EXERCISE DIRECTIONS => Please restate each line of the data that follows word for word, skipping any image.

DATA SECTION =>
----------------

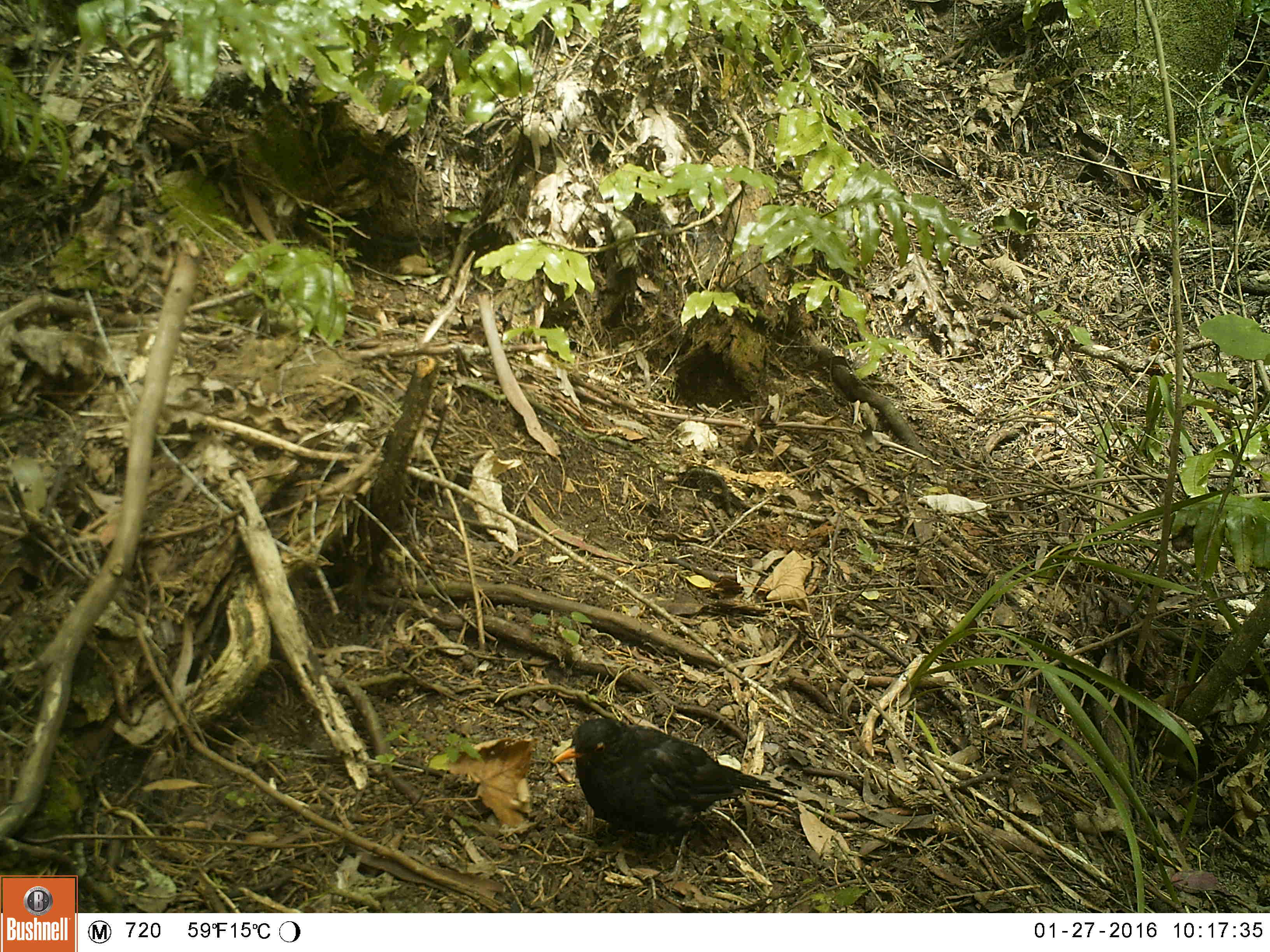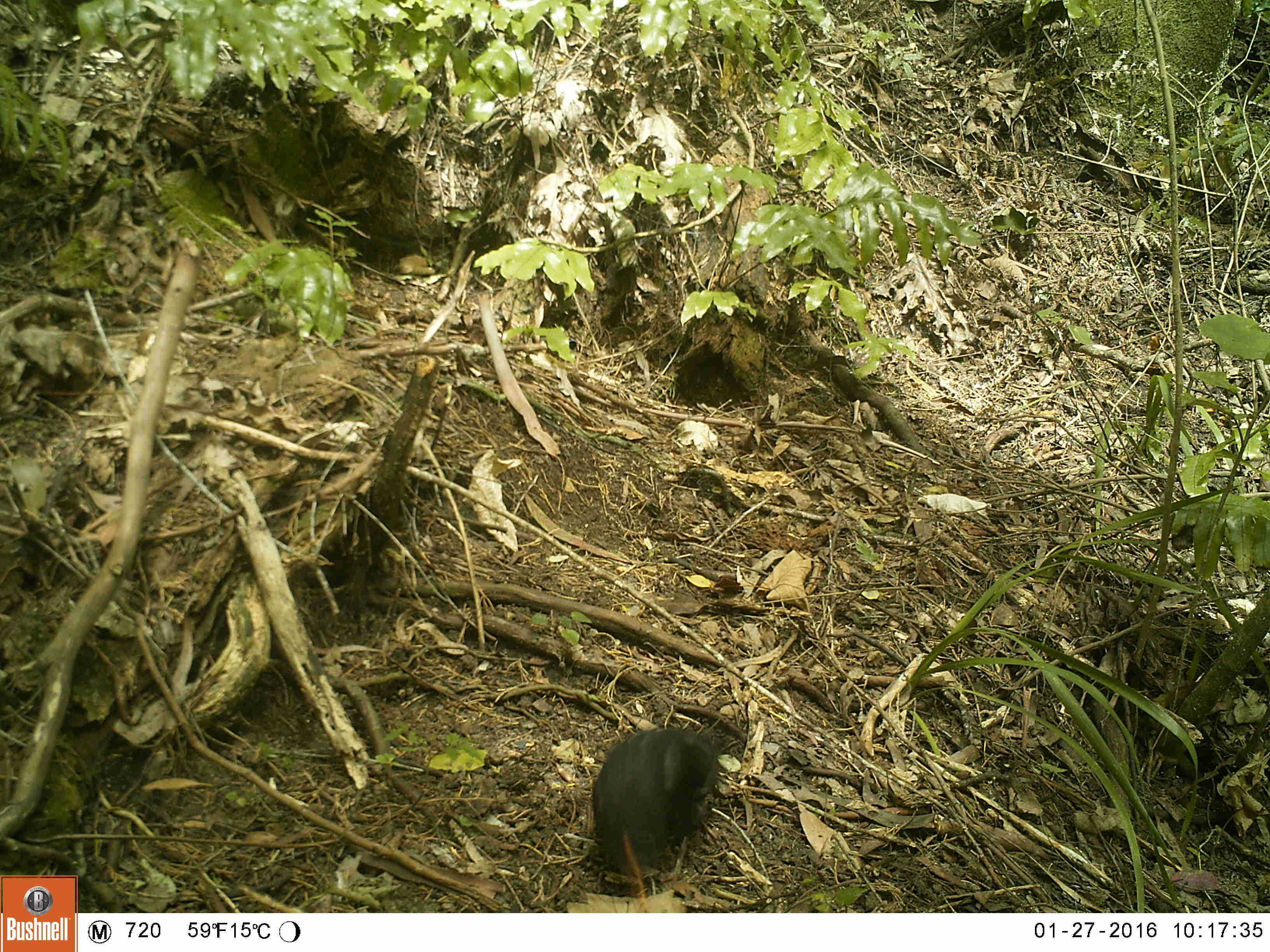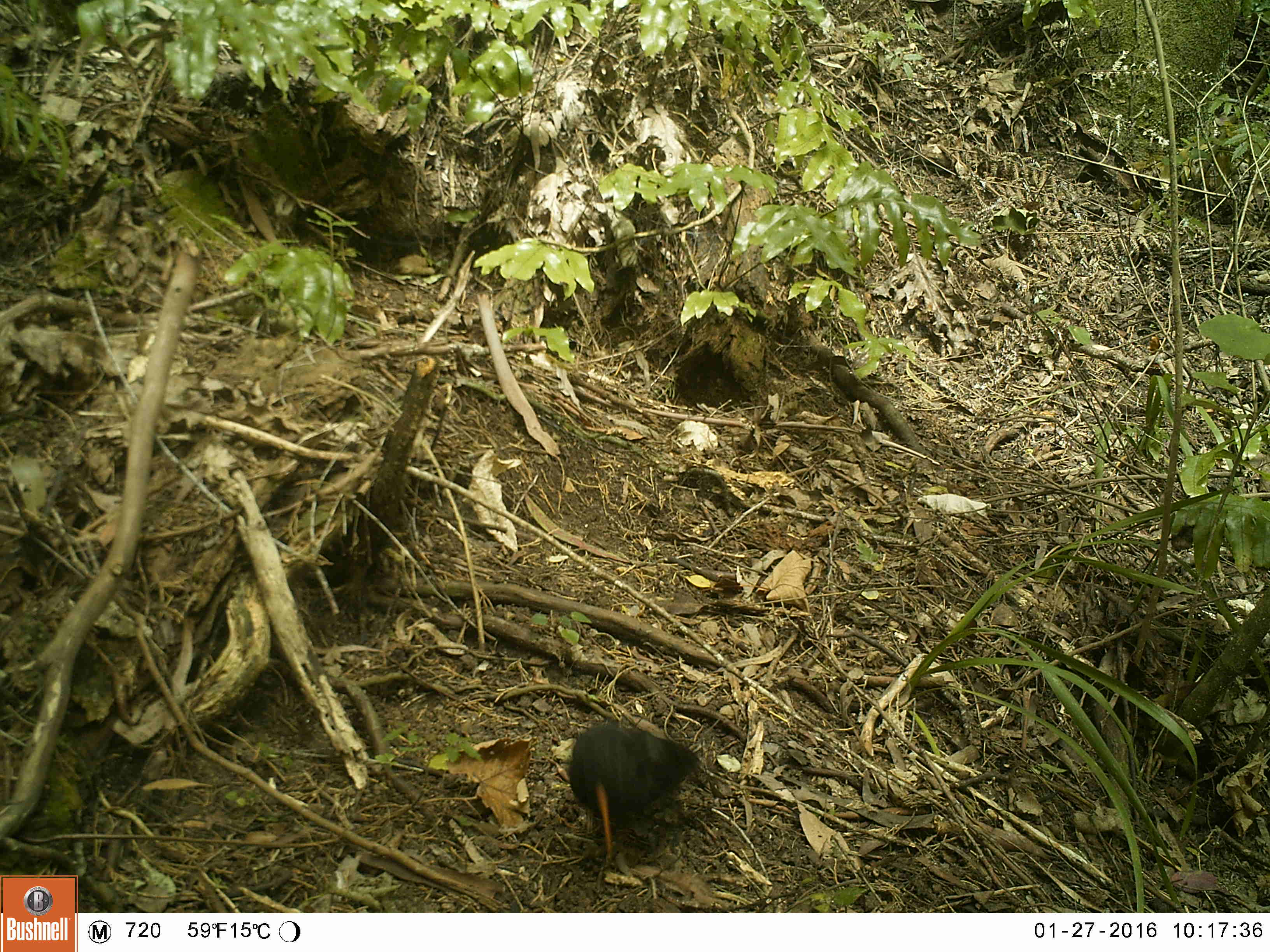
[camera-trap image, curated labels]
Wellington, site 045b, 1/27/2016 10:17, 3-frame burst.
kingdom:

----------------

TASK OUTPUT =>
[camera-trap image, curated labels]
Wellington, site 045b, 1/27/2016 10:17, 3-frame burst.
kingdom:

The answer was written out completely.